• AIM: In the records below, find the line containing "Among boulder at", then extract that line and all subsequent lines exactly, leaving out everything else.

START ENTRIES SHOWN

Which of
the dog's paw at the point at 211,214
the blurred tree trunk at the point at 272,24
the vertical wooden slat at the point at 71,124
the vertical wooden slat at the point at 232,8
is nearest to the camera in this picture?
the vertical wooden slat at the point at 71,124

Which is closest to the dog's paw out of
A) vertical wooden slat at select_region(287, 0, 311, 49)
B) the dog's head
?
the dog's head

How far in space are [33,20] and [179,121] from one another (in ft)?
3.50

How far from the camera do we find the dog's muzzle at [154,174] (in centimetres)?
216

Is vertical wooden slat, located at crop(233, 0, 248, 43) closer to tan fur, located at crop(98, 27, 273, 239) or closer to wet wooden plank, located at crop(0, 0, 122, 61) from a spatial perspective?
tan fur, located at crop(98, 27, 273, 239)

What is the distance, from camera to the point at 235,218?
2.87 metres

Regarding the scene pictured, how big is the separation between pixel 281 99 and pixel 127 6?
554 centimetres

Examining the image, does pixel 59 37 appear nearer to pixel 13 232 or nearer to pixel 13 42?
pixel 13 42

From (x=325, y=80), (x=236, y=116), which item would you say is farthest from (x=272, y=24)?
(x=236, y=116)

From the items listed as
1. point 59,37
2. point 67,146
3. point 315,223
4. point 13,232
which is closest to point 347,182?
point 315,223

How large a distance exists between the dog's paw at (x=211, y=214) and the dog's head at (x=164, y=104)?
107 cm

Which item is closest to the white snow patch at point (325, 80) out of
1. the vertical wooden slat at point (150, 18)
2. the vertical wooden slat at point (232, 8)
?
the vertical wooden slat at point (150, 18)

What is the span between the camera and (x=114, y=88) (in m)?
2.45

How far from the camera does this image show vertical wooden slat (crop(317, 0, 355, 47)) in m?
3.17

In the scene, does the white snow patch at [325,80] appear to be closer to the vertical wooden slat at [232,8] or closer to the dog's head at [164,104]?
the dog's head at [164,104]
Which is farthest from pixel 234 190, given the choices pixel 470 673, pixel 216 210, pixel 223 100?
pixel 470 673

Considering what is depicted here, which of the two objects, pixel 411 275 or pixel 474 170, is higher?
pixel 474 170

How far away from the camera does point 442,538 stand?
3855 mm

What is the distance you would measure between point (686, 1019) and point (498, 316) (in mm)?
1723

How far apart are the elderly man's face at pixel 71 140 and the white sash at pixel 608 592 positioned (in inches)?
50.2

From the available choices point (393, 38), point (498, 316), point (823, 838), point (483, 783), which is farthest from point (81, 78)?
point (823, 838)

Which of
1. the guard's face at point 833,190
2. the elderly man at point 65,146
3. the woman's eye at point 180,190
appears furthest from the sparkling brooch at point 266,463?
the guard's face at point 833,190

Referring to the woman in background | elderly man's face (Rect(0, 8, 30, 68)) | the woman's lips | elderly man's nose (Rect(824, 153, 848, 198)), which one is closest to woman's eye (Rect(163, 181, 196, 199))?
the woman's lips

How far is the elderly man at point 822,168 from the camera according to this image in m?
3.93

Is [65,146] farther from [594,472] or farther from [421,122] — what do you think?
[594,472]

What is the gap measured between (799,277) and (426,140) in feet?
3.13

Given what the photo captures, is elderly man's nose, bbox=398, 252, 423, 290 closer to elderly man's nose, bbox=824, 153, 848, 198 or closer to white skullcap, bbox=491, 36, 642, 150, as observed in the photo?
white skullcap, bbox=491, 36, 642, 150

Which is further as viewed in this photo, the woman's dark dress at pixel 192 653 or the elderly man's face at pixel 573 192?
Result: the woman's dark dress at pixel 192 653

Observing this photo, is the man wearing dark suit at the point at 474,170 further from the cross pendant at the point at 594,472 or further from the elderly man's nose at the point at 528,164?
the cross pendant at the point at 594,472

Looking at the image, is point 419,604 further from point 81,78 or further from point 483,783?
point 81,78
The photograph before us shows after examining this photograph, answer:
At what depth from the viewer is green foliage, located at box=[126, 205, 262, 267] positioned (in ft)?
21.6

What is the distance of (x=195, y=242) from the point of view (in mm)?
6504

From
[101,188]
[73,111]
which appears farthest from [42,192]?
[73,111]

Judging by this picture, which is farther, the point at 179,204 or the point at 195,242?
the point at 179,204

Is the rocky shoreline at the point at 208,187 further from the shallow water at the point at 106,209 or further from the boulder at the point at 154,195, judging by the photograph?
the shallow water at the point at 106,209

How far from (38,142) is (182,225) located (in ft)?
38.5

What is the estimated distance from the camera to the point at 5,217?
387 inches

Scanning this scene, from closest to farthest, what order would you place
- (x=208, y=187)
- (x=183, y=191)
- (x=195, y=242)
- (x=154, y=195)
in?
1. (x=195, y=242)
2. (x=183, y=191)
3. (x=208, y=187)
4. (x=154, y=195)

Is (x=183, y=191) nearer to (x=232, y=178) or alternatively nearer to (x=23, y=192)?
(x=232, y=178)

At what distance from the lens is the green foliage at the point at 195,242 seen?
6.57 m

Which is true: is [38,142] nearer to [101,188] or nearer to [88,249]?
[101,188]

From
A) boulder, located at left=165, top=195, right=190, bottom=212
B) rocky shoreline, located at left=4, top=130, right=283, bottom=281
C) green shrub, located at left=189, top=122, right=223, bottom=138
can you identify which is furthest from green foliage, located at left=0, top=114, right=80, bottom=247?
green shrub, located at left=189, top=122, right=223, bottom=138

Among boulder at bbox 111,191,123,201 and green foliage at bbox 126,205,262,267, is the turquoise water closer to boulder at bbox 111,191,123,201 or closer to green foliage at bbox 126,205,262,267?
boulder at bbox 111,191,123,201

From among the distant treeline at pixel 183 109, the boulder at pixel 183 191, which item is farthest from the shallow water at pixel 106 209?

END ENTRIES SHOWN

• TASK OUTPUT:
Among boulder at bbox 111,191,123,201 and green foliage at bbox 126,205,262,267, is the turquoise water closer to boulder at bbox 111,191,123,201 or closer to green foliage at bbox 126,205,262,267?
boulder at bbox 111,191,123,201

From among the distant treeline at pixel 183 109, the boulder at pixel 183 191, which item is farthest from the shallow water at pixel 106 209?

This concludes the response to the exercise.